[Records from a data collection]
====

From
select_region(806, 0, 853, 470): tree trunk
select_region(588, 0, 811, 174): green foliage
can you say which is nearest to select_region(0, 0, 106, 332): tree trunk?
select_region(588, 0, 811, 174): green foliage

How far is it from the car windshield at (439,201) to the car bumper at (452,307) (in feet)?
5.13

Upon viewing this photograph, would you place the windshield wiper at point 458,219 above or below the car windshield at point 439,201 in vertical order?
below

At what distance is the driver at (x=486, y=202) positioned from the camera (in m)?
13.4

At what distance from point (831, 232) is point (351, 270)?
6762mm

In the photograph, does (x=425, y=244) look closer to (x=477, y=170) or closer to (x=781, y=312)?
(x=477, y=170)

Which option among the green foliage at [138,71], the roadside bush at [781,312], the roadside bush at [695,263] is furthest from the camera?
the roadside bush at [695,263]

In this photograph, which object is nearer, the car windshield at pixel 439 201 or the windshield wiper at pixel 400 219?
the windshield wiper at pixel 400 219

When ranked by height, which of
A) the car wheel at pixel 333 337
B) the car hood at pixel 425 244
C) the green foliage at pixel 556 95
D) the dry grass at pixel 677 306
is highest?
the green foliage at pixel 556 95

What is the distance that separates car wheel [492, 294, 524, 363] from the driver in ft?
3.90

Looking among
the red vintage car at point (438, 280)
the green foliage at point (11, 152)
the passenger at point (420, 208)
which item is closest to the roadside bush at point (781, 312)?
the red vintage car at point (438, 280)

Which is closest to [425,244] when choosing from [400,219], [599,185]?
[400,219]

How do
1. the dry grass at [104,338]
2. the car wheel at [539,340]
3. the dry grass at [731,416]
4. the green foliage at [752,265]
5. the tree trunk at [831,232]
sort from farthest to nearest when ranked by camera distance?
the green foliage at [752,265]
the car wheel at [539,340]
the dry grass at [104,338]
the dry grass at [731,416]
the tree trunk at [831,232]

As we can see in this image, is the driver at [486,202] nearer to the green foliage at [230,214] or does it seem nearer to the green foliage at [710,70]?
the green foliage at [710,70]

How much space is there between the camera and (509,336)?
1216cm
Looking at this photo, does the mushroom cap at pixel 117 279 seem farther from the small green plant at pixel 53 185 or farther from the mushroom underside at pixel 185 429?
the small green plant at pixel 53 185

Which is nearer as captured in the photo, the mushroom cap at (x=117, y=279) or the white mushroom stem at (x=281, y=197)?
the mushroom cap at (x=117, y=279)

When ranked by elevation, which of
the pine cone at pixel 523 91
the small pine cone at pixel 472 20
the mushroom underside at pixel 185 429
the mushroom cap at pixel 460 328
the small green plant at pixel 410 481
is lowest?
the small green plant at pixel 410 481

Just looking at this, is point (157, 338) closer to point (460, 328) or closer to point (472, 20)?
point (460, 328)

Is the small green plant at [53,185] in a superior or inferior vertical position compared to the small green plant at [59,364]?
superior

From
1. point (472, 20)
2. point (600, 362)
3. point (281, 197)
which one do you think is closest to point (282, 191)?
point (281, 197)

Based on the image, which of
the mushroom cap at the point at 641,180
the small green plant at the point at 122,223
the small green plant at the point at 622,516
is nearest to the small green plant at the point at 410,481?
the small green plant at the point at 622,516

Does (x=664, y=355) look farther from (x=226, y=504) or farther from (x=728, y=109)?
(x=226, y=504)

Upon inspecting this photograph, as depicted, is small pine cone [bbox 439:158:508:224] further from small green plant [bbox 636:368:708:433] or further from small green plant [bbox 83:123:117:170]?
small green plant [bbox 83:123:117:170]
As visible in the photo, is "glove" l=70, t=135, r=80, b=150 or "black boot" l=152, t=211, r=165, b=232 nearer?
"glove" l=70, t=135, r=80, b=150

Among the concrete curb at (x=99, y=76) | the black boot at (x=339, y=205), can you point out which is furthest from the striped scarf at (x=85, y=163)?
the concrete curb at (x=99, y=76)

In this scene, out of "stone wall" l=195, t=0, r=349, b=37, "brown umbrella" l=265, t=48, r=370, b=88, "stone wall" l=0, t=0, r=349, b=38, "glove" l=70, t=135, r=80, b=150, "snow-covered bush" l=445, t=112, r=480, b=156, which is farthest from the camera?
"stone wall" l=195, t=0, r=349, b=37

====

Rewrite all the lines above as a numbered list, leaving out the blank lines.

1. From
2. select_region(806, 0, 853, 470): tree trunk
3. select_region(588, 0, 811, 174): green foliage
4. can you say which is nearest to select_region(0, 0, 106, 332): tree trunk?
5. select_region(588, 0, 811, 174): green foliage
6. How far is it from the car windshield at (439,201) to the car bumper at (452,307) (in feet)?
7. 5.13
8. Upon viewing this photograph, would you place the windshield wiper at point 458,219 above or below the car windshield at point 439,201 in vertical order?
9. below
10. At what distance is the driver at (x=486, y=202) positioned from the camera (in m)?
11. 13.4
12. At what distance from point (831, 232) is point (351, 270)?
13. 6762mm
14. In the photograph, does (x=425, y=244) look closer to (x=477, y=170) or closer to (x=781, y=312)?
15. (x=477, y=170)
16. Which option among the green foliage at [138,71], the roadside bush at [781,312], the roadside bush at [695,263] is furthest from the camera?
17. the roadside bush at [695,263]
18. In this photograph, which object is nearer, the car windshield at pixel 439 201 or the windshield wiper at pixel 400 219?
19. the windshield wiper at pixel 400 219
20. When ranked by height, which of
21. A) the car wheel at pixel 333 337
22. B) the car hood at pixel 425 244
23. C) the green foliage at pixel 556 95
24. D) the dry grass at pixel 677 306
25. is highest?
26. the green foliage at pixel 556 95
27. What is the distance that separates car wheel [492, 294, 524, 363] from the driver in ft?
28. 3.90
29. Looking among
30. the red vintage car at point (438, 280)
31. the green foliage at point (11, 152)
32. the passenger at point (420, 208)
33. which item is closest to the roadside bush at point (781, 312)?
34. the red vintage car at point (438, 280)
35. Which is closest to [425,244] when choosing from [400,219], [599,185]?
36. [400,219]
37. How do
38. 1. the dry grass at [104,338]
39. 2. the car wheel at [539,340]
40. 3. the dry grass at [731,416]
41. 4. the green foliage at [752,265]
42. 5. the tree trunk at [831,232]
43. sort from farthest to nearest when ranked by camera distance?
44. the green foliage at [752,265]
45. the car wheel at [539,340]
46. the dry grass at [104,338]
47. the dry grass at [731,416]
48. the tree trunk at [831,232]
49. As we can see in this image, is the driver at [486,202] nearer to the green foliage at [230,214] or does it seem nearer to the green foliage at [710,70]?
50. the green foliage at [710,70]
51. How much space is there between the camera and (509,336)?
52. 1216cm
53. Looking at this photo, does the mushroom cap at pixel 117 279 seem farther from the small green plant at pixel 53 185 or farther from the mushroom underside at pixel 185 429?
54. the small green plant at pixel 53 185
55. Which is nearer as captured in the photo, the mushroom cap at (x=117, y=279) or the white mushroom stem at (x=281, y=197)?
56. the mushroom cap at (x=117, y=279)
57. When ranked by elevation, which of
58. the pine cone at pixel 523 91
59. the small pine cone at pixel 472 20
60. the mushroom underside at pixel 185 429
61. the mushroom cap at pixel 460 328
62. the small green plant at pixel 410 481
63. is lowest?
64. the small green plant at pixel 410 481
65. Just looking at this, is point (157, 338) closer to point (460, 328) or closer to point (472, 20)?
66. point (460, 328)
67. Is the small green plant at [53,185] in a superior or inferior vertical position compared to the small green plant at [59,364]?
68. superior
69. From
70. 1. point (472, 20)
71. 2. point (600, 362)
72. 3. point (281, 197)
73. which one do you think is closest to point (282, 191)?
74. point (281, 197)
75. Based on the image, which of
76. the mushroom cap at the point at 641,180
77. the small green plant at the point at 122,223
78. the small green plant at the point at 622,516
79. is nearest to the small green plant at the point at 410,481?
80. the small green plant at the point at 622,516
81. Does (x=664, y=355) look farther from (x=226, y=504) or farther from (x=728, y=109)?
82. (x=226, y=504)
83. Upon inspecting this photograph, as depicted, is small pine cone [bbox 439:158:508:224] further from small green plant [bbox 636:368:708:433] or further from small green plant [bbox 83:123:117:170]?
84. small green plant [bbox 83:123:117:170]
85. As visible in the photo, is "glove" l=70, t=135, r=80, b=150 or "black boot" l=152, t=211, r=165, b=232 nearer?
86. "glove" l=70, t=135, r=80, b=150
87. Among the concrete curb at (x=99, y=76) | the black boot at (x=339, y=205), can you point out which is furthest from the striped scarf at (x=85, y=163)?
88. the concrete curb at (x=99, y=76)
89. In this scene, out of "stone wall" l=195, t=0, r=349, b=37, "brown umbrella" l=265, t=48, r=370, b=88, "stone wall" l=0, t=0, r=349, b=38, "glove" l=70, t=135, r=80, b=150, "snow-covered bush" l=445, t=112, r=480, b=156, which is farthest from the camera?
90. "stone wall" l=195, t=0, r=349, b=37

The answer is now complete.